Pam VanCamp, director of the YWCA Rape Crisis Center and one of the original organizers of the vigil, said many people mistakenly believe that police departments have always had special victim units to handle rape cases and that trained counselors are with victims during police interviews.
That's just not the case, she said.
"They think these rights come out of noplace. In fact, people like our group have fought for them," she said. "We have always said we don't want more rights, we just want equal rights with the offender."
Victims and their families began organizing about 30 years ago. Parents of Murdered Children was founded by Charlotte and Robert Hullinger in 1978 after their daughter was killed by her ex-boyfriend. Mothers Against Drunk Driving was co-founded in 1980 by Candy Lightner, whose daughter was killed, and by Cindi Lamb, whose infant daughter was rendered a quadriplegic, both by repeat-offender drunken drivers.
In 1980, President Ronald Reagan initiated the national observance to recognize and honor victims and survivors of crime, calling it National Crime Victims' Rights Week. Twenty-five years later, the Toledo vigil will include a listing of area victims and a place to write messages, which will be brought back each year to create a wall of remembrance.
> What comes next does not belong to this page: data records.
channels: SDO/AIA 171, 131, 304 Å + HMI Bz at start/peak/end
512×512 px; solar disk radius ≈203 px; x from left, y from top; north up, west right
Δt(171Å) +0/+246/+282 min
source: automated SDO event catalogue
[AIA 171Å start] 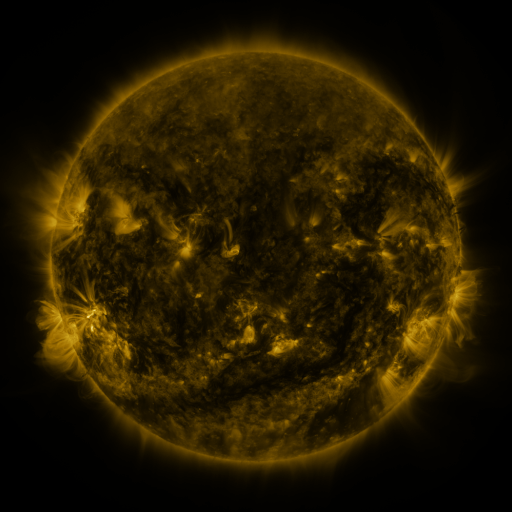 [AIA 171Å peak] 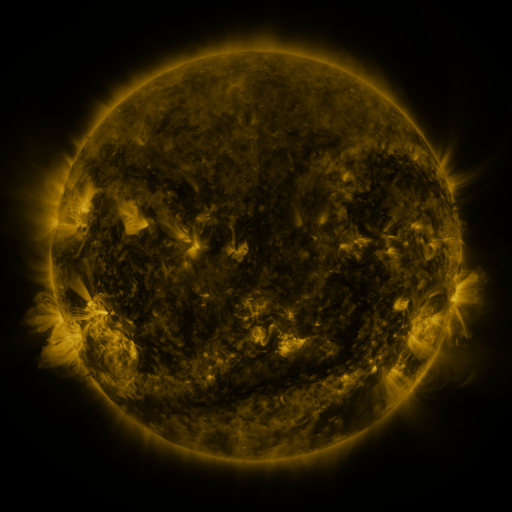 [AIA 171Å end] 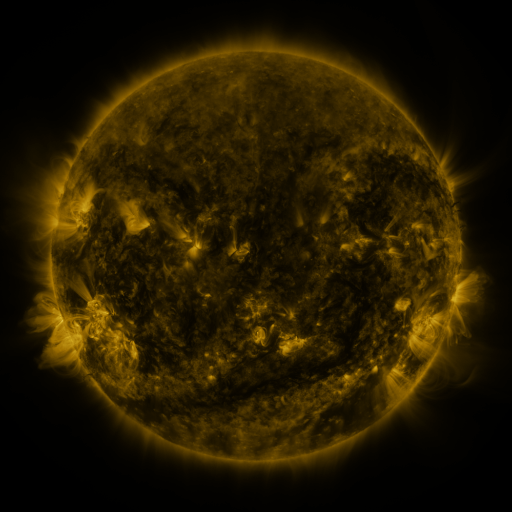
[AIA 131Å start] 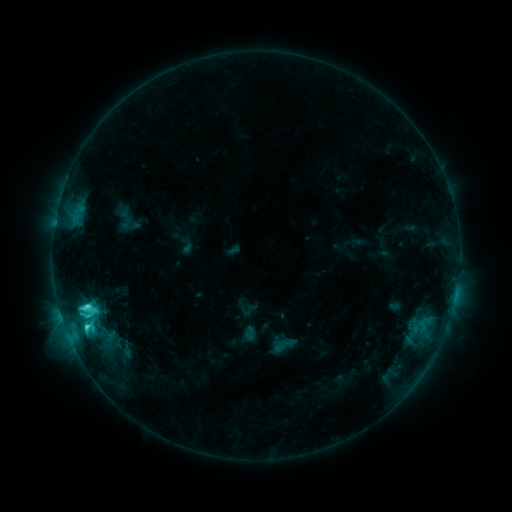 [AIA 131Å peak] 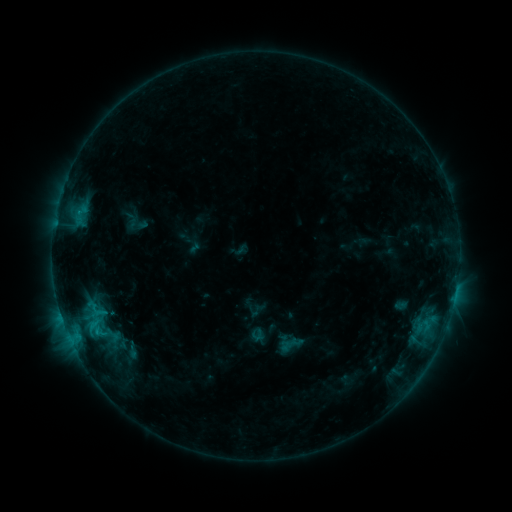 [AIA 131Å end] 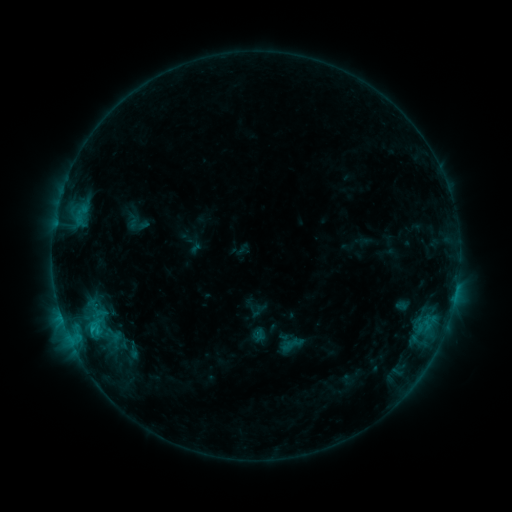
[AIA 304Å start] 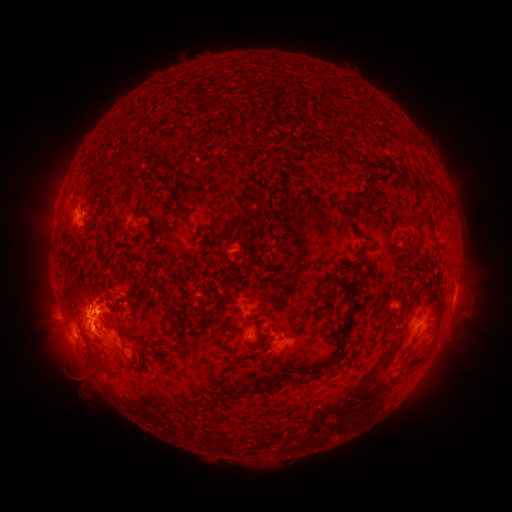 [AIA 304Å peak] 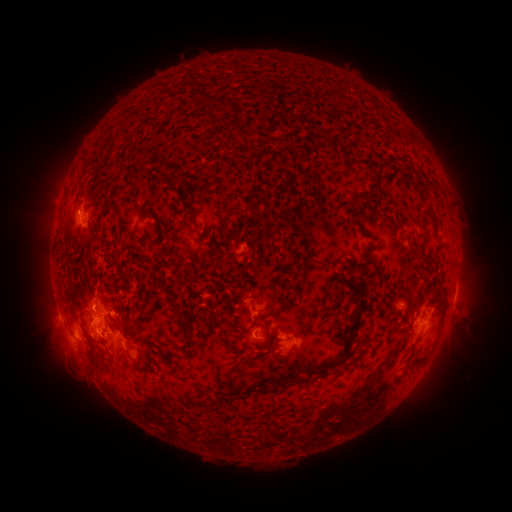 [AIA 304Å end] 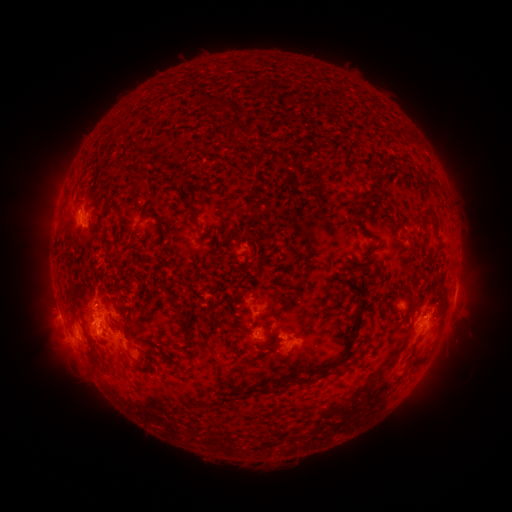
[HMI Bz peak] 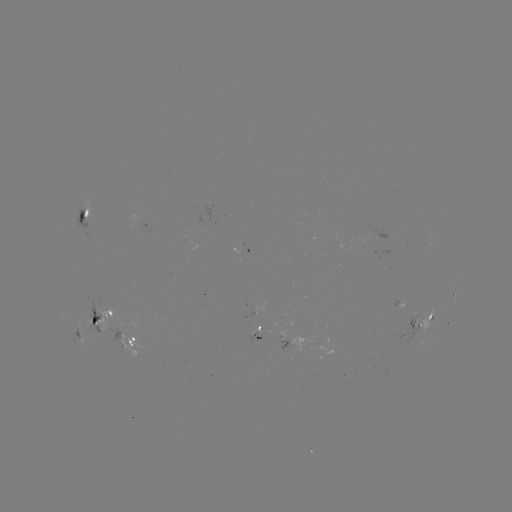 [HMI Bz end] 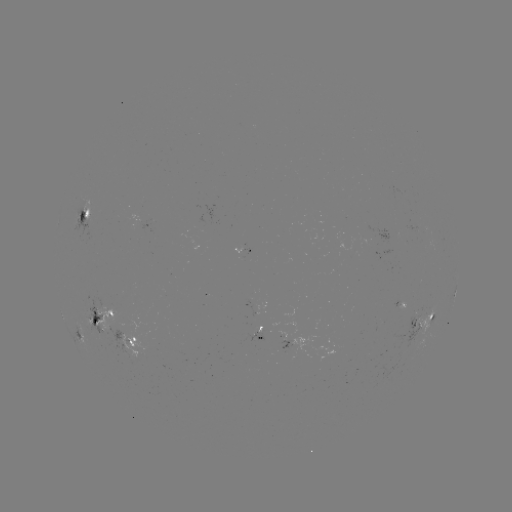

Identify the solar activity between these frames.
emerging-flux region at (282, 335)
Russ Simpson, who created the local chapter of Parents of Murdered Children, said he too will speak about the changes in victims' rights. Mr. Simpson, who suffered through the loss of two murdered children - his 4-year-old daughter in 1969 and his 19-year-old son in 1981 - speaks whenever he can to groups of students and even inmates, two programs that did not exist 20 years ago.
Carol Plenzler of Mothers Against Drunk Driving, who lost her sister to a drunken driver in 1998, said organizations work hard on behalf of the victims because often the victims themselves aren't able to. With national statistics showing that people age 12 and older experienced an estimated 24.2 million violent and property victimizations in 2003, organizations have countless people to reach.
Mr. Adams said that for years, he has found solace in meeting with families that have experienced the horrors of a murdered loved one. And he has found comfort during the one week each year that victims and survivors across the country are honored.
But that doesn't mean the pain ever goes away.
"I'm looking at her picture right now, I can't for the life of me remember what her birthday is," he said. "If I ever give a talk again, one of the things I'd have to address is why you have to forget things. It's just too hard too live with the memories."